What is required: Extract the lines of the data from the line containing "From these choices —" through the end of the data, and reproduce them word for word.

Input rows:
◇ ◇ ◇ ◇ ◇ ◇ ◇

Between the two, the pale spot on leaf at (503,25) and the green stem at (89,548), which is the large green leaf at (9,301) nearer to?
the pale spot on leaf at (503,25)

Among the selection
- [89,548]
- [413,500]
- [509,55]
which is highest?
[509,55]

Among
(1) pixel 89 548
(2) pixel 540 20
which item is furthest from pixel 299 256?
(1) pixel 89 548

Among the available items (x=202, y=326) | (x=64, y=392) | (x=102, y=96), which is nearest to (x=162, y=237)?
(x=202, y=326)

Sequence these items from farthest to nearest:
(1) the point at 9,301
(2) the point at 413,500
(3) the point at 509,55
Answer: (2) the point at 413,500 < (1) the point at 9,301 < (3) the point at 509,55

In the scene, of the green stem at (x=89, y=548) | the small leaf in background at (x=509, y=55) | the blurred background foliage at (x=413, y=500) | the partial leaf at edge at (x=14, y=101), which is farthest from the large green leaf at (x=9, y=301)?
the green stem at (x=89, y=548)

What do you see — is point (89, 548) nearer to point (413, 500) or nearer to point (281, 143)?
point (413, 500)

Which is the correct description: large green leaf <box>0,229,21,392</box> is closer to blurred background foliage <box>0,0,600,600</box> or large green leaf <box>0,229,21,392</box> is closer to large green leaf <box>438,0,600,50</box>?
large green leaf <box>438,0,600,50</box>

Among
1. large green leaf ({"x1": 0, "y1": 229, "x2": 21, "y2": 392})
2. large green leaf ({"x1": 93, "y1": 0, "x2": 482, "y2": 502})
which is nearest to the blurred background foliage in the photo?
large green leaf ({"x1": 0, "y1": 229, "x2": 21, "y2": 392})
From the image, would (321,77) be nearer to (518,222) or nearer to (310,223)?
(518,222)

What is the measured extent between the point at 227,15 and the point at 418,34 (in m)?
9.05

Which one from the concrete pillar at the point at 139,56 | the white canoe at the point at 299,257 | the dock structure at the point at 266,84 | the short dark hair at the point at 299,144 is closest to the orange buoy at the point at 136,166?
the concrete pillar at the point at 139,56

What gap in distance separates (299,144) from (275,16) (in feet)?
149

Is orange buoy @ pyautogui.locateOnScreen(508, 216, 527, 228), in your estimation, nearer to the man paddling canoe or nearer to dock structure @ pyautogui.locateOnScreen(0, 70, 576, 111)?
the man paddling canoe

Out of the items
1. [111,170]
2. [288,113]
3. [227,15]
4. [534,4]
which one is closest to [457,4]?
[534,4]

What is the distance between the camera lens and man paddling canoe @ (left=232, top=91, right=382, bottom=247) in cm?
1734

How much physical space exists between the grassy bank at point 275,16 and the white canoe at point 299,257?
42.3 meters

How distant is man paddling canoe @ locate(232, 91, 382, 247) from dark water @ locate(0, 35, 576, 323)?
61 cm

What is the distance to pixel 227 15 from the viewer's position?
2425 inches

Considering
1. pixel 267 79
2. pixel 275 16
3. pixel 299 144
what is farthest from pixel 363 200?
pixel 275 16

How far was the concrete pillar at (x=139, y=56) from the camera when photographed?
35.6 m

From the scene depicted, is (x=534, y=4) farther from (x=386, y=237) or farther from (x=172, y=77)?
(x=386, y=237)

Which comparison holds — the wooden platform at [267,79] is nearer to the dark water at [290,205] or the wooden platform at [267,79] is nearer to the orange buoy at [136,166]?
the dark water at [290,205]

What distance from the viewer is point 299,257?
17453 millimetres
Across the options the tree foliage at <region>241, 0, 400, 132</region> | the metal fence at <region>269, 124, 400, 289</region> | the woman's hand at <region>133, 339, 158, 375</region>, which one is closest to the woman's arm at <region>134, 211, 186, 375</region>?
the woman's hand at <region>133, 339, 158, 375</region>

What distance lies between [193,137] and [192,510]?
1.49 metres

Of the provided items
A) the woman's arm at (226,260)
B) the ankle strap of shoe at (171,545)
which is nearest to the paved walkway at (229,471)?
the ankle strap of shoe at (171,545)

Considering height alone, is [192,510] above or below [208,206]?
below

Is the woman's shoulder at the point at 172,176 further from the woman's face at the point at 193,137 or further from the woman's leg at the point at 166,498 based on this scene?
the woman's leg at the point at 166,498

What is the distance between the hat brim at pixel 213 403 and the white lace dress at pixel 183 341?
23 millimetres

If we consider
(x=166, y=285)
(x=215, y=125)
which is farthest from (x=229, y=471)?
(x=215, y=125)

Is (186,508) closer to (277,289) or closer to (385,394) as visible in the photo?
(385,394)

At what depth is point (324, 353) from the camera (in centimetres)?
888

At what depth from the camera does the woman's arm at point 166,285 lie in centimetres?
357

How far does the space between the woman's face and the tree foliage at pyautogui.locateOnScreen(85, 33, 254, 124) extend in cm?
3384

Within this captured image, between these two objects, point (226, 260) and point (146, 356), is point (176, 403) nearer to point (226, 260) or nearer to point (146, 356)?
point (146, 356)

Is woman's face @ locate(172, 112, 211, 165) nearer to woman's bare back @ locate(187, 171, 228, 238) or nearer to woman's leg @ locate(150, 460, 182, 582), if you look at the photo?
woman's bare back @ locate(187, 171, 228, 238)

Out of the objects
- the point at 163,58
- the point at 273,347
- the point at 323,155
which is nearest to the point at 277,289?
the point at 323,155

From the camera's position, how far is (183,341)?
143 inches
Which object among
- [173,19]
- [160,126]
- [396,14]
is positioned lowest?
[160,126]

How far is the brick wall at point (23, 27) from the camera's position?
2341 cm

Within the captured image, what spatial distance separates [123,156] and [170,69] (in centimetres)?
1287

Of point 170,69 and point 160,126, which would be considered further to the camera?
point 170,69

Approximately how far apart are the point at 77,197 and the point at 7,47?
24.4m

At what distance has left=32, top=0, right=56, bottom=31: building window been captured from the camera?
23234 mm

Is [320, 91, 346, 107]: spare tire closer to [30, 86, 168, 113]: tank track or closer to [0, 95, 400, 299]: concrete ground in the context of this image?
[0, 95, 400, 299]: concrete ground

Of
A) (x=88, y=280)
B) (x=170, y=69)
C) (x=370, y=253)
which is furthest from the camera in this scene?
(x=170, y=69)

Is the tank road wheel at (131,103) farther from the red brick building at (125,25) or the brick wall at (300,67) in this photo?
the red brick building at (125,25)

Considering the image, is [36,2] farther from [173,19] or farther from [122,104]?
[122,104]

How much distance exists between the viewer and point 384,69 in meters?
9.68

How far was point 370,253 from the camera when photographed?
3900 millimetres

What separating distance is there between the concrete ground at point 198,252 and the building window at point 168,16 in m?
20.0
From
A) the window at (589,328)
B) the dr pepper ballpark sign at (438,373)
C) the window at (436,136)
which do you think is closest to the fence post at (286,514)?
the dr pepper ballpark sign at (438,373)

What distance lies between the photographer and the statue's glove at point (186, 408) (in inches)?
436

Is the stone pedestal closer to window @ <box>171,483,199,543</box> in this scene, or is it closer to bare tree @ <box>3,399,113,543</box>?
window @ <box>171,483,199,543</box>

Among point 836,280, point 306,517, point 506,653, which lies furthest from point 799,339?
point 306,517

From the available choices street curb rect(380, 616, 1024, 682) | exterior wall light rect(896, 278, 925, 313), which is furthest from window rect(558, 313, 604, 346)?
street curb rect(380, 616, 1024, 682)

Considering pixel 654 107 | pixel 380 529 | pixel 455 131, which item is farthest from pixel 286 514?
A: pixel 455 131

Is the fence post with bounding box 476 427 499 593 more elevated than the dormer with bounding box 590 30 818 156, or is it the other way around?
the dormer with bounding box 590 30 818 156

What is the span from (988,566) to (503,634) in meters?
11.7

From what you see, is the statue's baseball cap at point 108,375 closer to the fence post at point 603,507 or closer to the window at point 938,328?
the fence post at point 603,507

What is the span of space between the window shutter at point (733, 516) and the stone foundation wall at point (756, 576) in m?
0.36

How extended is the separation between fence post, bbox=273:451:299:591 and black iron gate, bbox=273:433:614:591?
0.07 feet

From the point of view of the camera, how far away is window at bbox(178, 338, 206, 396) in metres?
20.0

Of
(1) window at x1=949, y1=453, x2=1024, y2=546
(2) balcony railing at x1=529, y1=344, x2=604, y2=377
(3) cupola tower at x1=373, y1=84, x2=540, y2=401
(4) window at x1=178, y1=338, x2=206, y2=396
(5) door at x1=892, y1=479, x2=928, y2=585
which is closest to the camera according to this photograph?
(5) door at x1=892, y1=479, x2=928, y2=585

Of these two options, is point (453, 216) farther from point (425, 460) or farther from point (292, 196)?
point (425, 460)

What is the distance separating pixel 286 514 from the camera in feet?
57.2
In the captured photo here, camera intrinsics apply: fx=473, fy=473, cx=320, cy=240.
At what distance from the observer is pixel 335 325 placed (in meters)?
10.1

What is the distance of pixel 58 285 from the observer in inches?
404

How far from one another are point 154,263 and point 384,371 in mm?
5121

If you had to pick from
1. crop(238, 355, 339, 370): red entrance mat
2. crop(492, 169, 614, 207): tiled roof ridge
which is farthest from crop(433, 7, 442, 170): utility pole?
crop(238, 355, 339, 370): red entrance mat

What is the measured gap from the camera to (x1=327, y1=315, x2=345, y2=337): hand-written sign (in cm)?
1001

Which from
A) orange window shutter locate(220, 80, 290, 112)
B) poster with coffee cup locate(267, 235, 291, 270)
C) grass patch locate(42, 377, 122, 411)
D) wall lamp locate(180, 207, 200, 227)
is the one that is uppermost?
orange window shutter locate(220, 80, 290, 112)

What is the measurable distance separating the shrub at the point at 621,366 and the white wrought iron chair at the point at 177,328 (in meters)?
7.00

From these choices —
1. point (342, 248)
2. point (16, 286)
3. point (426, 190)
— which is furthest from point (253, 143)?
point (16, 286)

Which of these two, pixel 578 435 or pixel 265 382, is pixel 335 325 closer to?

◇ ◇ ◇ ◇ ◇ ◇ ◇

Finished exercise:
From these choices —
1. point (342, 248)
2. point (16, 286)
3. point (426, 190)
— which is furthest from point (253, 143)?
point (16, 286)

Which of these two, pixel 578 435 or pixel 265 382, is pixel 335 325 closer to?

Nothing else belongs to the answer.